A non-decimal currency is a currency that has sub-units that are a non-decimal fraction of the main unit, i.e. the number of sub-units in a main unit is not a power of 10. Historically, most currencies were non-decimal, though virtually all are now decimal.

== Contemporary situation ==
Today, only two countries have non-decimal currencies: Mauritania, where 1 ouguiya = 5 khoums, and Madagascar, where 1 ariary = 5 iraimbilanja. However, these are only theoretically non-decimal, as in both cases the value of each sub-unit is too small to be of any practical use and coins of sub-unit denominations are no longer used.

The official currency of the Sovereign Military Order of Malta, which retains its claims of sovereignty under international law and has been granted permanent observer status at the United Nations, is the Maltese scudo, which is subdivided into 12 tarì, each of 20 grani with 6 piccoli to the grano.

All other contemporary currencies are either decimal or have no sub-units at all, either because they have been abolished or because they have lost all practical value and are no longer used.

▶ **Extracted information**:
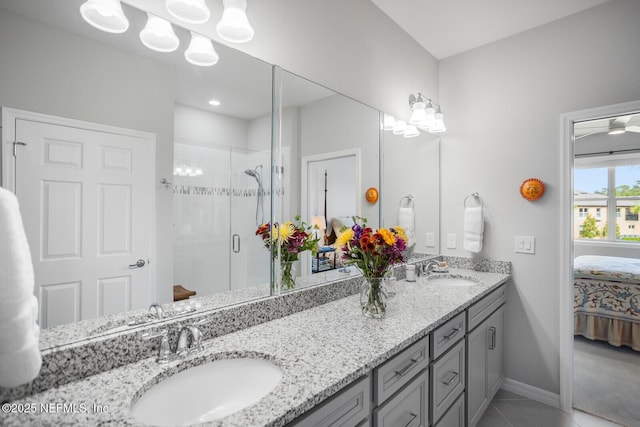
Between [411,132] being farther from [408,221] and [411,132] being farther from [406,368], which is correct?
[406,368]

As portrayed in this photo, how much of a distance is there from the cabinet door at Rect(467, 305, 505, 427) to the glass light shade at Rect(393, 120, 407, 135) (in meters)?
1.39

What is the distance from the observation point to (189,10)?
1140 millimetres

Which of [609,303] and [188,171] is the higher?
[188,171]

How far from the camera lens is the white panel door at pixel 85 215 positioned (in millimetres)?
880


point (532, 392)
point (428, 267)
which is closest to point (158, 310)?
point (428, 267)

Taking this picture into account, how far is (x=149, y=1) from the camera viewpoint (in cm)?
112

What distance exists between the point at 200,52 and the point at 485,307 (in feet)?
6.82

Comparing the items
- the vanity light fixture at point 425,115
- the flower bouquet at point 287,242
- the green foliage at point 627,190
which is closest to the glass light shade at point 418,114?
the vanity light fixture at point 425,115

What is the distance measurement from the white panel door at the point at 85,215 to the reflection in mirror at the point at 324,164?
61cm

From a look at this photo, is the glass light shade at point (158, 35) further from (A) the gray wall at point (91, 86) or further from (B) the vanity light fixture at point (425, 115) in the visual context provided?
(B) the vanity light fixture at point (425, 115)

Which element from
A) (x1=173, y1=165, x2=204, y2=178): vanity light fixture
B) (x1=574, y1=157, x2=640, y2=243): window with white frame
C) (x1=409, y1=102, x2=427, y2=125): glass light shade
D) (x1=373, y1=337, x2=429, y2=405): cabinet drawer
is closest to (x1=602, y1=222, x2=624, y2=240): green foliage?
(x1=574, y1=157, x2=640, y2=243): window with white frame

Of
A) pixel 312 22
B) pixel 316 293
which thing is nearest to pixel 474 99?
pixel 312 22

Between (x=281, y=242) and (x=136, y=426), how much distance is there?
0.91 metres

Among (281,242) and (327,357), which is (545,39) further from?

...

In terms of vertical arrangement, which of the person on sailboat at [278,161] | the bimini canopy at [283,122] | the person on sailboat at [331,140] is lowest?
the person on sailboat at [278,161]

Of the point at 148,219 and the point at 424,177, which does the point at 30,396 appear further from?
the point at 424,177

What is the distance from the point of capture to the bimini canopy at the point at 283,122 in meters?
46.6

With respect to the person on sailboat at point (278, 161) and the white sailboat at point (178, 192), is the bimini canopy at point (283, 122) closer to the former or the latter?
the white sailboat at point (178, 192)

▶ **Exercise directions**:
Please substitute "monies" for "currencies" in the non-decimal currency text between "A non-decimal currency" and "denominations are no longer used.", inclusive, and write out that stretch again.

▶ **Reply**:
A non-decimal currency is a currency that has sub-units that are a non-decimal fraction of the main unit, i.e. the number of sub-units in a main unit is not a power of 10. Historically, most monies were non-decimal, though virtually all are now decimal.

== Contemporary situation ==
Today, only two countries have non-decimal monies: Mauritania, where 1 ouguiya = 5 khoums, and Madagascar, where 1 ariary = 5 iraimbilanja. However, these are only theoretically non-decimal, as in both cases the value of each sub-unit is too small to be of any practical use and coins of sub-unit denominations are no longer used.